Output the records from the line containing "Is point 421,273" through the end of the records as a two-column CSV with the columns text and answer, one row per record. Put each value in its own quoted field and turn any line breaks into spaces.

Records:
+++

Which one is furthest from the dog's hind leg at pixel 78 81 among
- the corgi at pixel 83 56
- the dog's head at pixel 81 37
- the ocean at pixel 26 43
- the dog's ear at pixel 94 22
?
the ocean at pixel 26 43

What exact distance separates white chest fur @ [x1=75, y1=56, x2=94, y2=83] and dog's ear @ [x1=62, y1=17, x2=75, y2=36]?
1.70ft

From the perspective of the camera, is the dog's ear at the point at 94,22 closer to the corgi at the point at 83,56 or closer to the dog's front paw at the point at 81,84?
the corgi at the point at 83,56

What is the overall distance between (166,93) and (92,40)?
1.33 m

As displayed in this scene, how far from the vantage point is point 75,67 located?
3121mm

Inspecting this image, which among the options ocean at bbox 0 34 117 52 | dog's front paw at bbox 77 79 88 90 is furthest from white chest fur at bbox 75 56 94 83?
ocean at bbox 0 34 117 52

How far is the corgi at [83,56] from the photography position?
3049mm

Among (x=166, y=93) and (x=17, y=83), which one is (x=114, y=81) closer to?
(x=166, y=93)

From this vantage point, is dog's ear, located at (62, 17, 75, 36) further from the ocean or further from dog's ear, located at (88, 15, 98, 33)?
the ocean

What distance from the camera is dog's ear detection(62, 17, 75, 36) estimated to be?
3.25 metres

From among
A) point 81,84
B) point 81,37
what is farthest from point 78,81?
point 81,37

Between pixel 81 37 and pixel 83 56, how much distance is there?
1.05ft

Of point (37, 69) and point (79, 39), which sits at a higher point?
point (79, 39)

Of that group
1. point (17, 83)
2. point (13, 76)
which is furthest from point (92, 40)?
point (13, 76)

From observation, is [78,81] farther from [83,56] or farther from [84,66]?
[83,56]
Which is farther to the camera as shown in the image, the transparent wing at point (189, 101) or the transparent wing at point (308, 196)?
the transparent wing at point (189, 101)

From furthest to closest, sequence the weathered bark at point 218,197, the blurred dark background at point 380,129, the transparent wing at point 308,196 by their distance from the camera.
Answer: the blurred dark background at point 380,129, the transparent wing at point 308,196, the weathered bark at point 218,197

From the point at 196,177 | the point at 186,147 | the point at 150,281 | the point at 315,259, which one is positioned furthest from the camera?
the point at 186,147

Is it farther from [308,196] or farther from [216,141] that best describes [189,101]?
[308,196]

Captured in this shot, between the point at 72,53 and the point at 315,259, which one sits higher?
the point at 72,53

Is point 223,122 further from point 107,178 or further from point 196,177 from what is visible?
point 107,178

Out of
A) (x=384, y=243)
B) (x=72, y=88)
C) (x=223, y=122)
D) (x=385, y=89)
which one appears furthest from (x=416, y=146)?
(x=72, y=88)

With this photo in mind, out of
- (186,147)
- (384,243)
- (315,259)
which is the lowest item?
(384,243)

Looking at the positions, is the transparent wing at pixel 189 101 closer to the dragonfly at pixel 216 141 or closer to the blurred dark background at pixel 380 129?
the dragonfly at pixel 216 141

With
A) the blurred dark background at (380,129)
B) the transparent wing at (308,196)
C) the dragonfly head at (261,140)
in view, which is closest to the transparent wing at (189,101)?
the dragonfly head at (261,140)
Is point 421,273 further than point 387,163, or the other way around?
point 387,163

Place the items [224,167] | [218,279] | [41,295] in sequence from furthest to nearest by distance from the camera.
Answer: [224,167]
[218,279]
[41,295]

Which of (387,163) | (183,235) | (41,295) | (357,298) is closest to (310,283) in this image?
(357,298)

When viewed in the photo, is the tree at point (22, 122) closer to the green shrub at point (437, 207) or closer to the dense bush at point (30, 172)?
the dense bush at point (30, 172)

+++

Result of this task:
text,answer
"Is point 421,273 further than point 387,163, or the other way around?","point 387,163"
"Place the items [224,167] | [218,279] | [41,295] in sequence from furthest to nearest by distance from the camera. Answer:","[224,167] [218,279] [41,295]"
"Which of (387,163) | (183,235) | (41,295) | (357,298) is closest to (310,283) in this image?","(357,298)"
"When viewed in the photo, is the tree at point (22, 122) closer to the green shrub at point (437, 207) or closer to the dense bush at point (30, 172)?","the dense bush at point (30, 172)"